La implicación clínica es importante: la exposición exitosa en consulta no es garantía de remisión permanente si la persona no practica en contextos diversos y si no se mantiene el aprendizaje con algún nivel de exposición periódica.
Implicaciones prácticas
Entender cómo se aprende el miedo tiene consecuencias concretas:
- Prevención de fobias infantiles: gestionar la propia ansiedad parental durante situaciones potencialmente temibles (dentista, vacunas, tormentas) evita el aprendizaje vicario innecesario.
- Primera experiencia: las primeras exposiciones a estímulos como el mar, las alturas, los animales, importan. Una primera experiencia muy negativa condiciona más que varias positivas posteriores.
- Consumo mediático: la dieta de información sobre amenazas puede configurar miedos subclínicos con el tiempo.
- Tratamiento: conocer el camino de adquisición orienta la intervención. Una fobia por condicionamiento directo responde a exposición; una fobia por aprendizaje informacional sin experiencia directa puede requerir trabajo cognitivo primero.
Preguntas frecuentes
¿Todas las fobias se aprenden?
En sentido amplio sí, aunque hay predisposiciones biológicas que facilitan el aprendizaje de ciertos temores. Hablar de «miedo innato» es inexacto; es más preciso hablar de «miedos fácilmente aprendidos».
¿Se puede desaprender una fobia?
Se puede reducir la respuesta condicionada mediante extinción, que es lo que hace la terapia de exposición. El aprendizaje original no se borra, pero se añade un aprendizaje nuevo que lo inhibe.
¿Por qué mi hermano y yo vivimos lo mismo pero solo uno desarrolló la fobia?
Porque los factores de vulnerabilidad individuales (rasgos, genética, experiencias previas, estado durante el evento) modulan la consolidación.
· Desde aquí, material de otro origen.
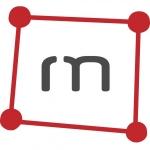 Profilbild von reditum // Möbel mit Vorleben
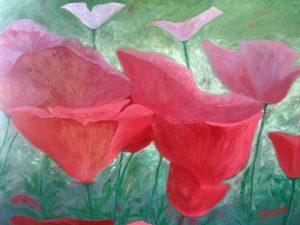Manou brassée de fleurs 100 x 72.5 cm acrylique sur chassis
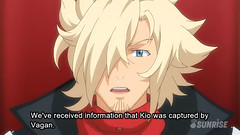 Gundam AGE 3 Episode 36 The Stolen Gundam Youtube Gundam PH (59)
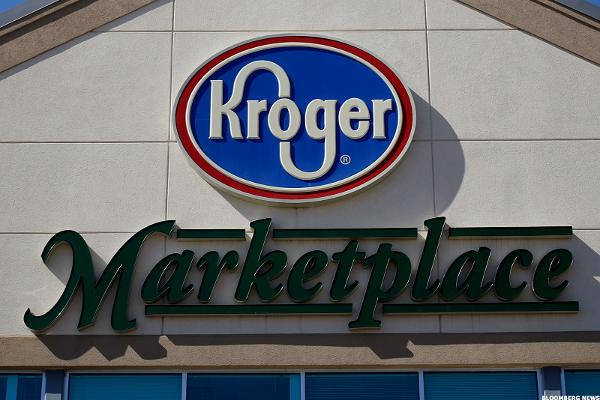 Kroger (KR) Stock Down, Rating Cut at BMO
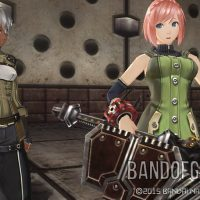 kanon-daiba-critique-god-eater-resurrection-band-of-geeks
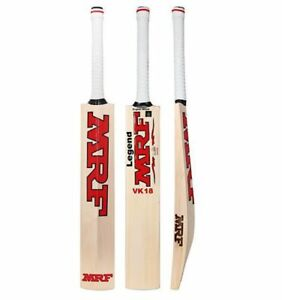 Cricket-Bat-MRF-VK18-LEGEND-English-Willow-hand-selected-AU-Stock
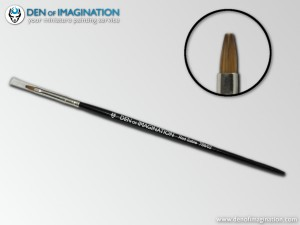 Den of Imagination 788/02 Brush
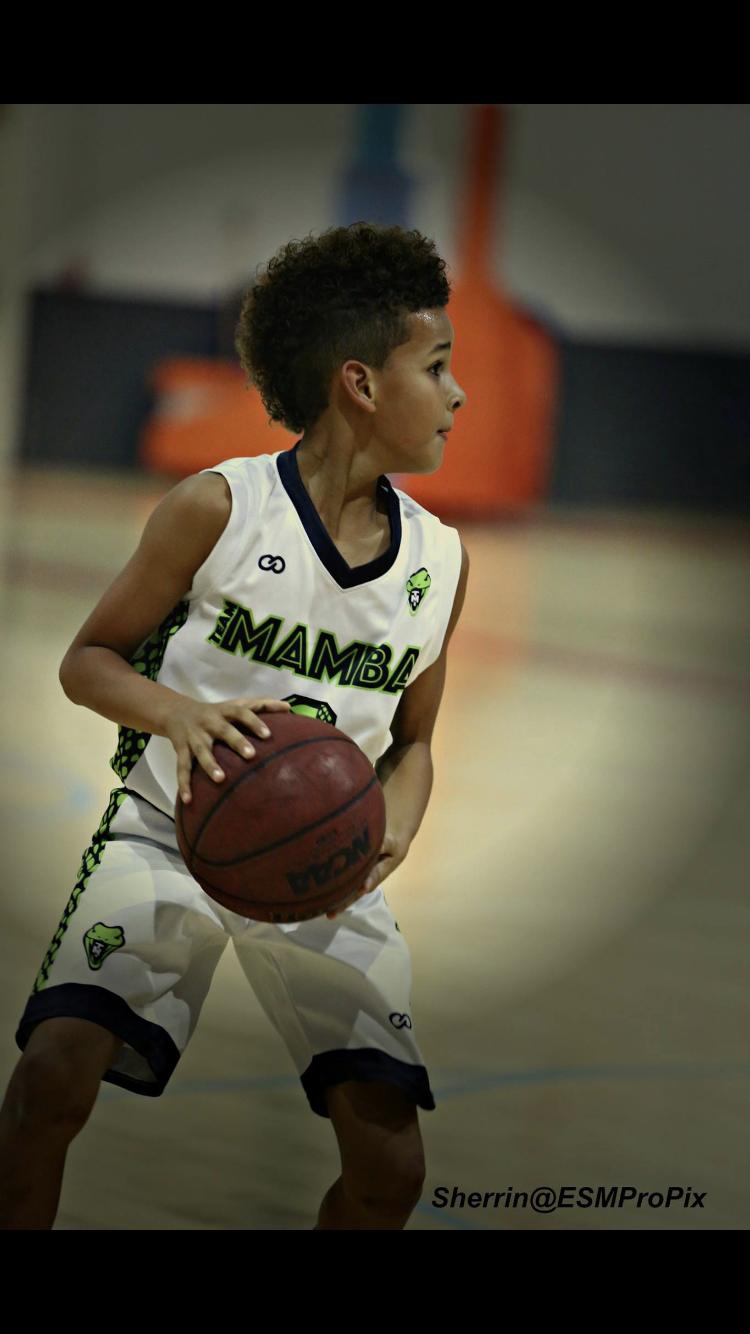 Youth MAMBA White Green Black basketball uniforms, jerseys, and shorts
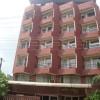 Hotel Sonali Regency Bhopal, Bhopal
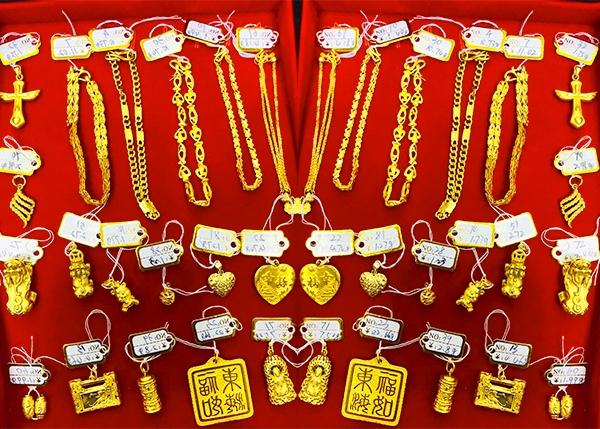 黄金手链吊坠回收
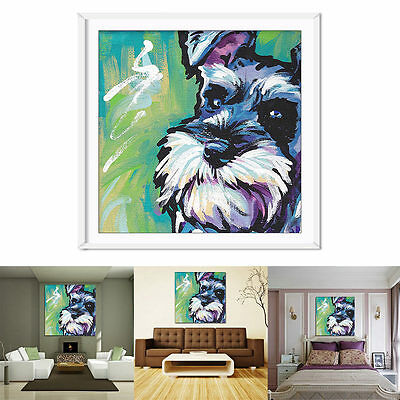 Home Schnauzer Wall Hanging Painting Canvas Picture Print Animal Decor Frameless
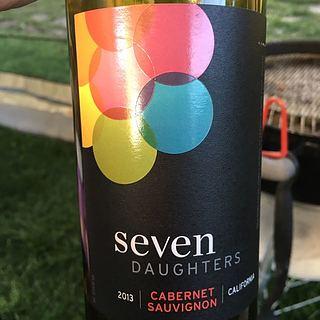 Seven Daughters California Cabernet Sauvignon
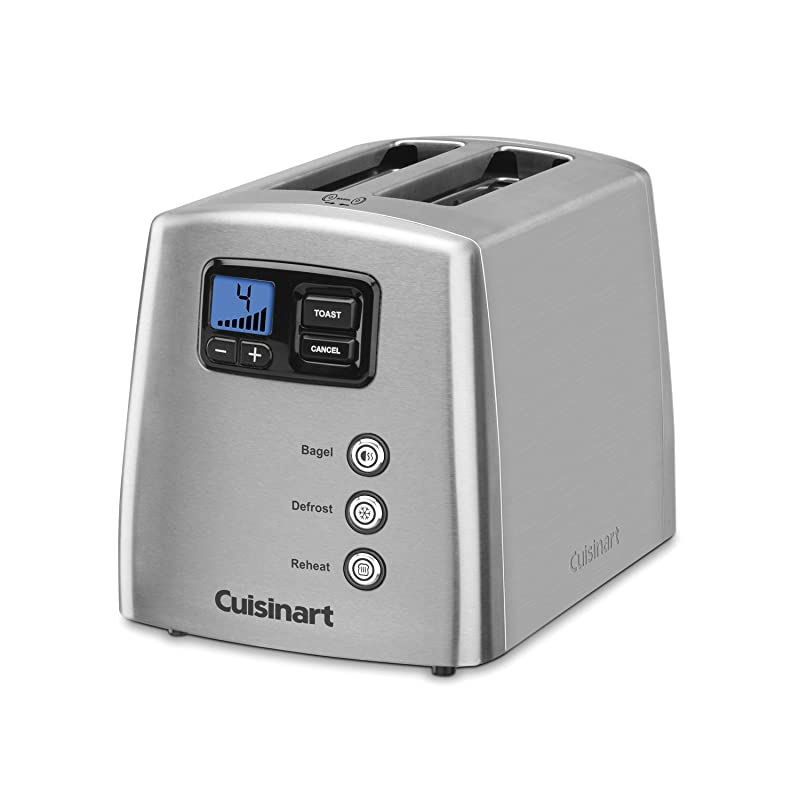 Cuisinart Touch to Toast Leverless 2 Slice Toaster Review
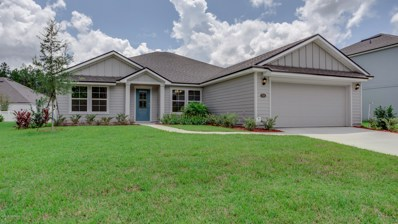 749 Irish Tartan Way, St Johns, FL 32259 - #: 983941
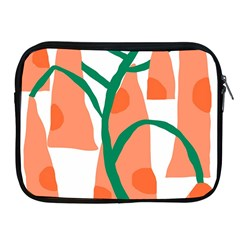 Portraits Plants Carrot Polka Dots Orange Green Apple Ipad 2/3/4 Zipper Cases by Mariart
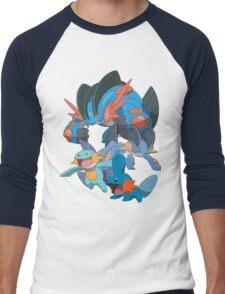 mudkip's family Men's Baseball ¾ T-Shirt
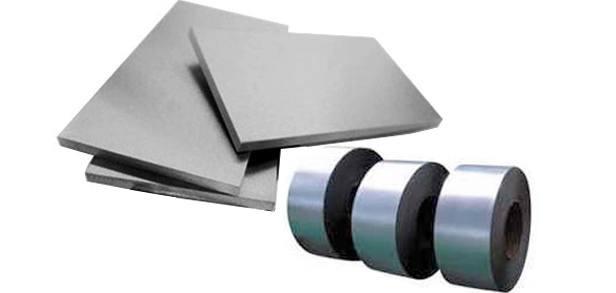 Inconel 600/601/625/825 Sheets, Plates, Coils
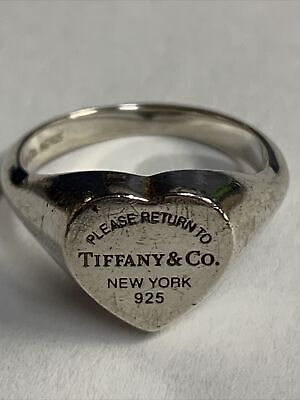 £73.16 • Buy Vintage Sterling Silver 925 Tiffany & Co Silver Return To Heart Ring Band Size 7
Dos personas expuestas al mismo evento no aprenden lo mismo.
¿Hablar de los miedos con los niños les crea miedos nuevos?
Depende de cómo se haga. Información proporcionada con tono calmado y contexto adecuado protege. Advertencias alarmistas reiteradas pueden instalar miedos informacionales.
Referencias
- Watson JB, Rayner R. Conditioned emotional reactions. Journal of Experimental Psychology. 1920;3(1):1-14.
- Mineka S, Davidson M, Cook M, Keir R. Observational conditioning of snake fear in rhesus monkeys. Journal of Abnormal Psychology. 1984;93(4):355-372.
- Seligman MEP. Phobias and preparedness. Behavior Therapy. 1971;2(3):307-320.
- Rachman S. The conditioning theory of fear-acquisition: a critical examination. Behaviour Research and Therapy. 1977;15(5):375-387.
- Öhman A, Mineka S. Fears, phobias, and preparedness: toward an evolved module of fear and fear learning. Psychological Review. 2001;108(3):483-522.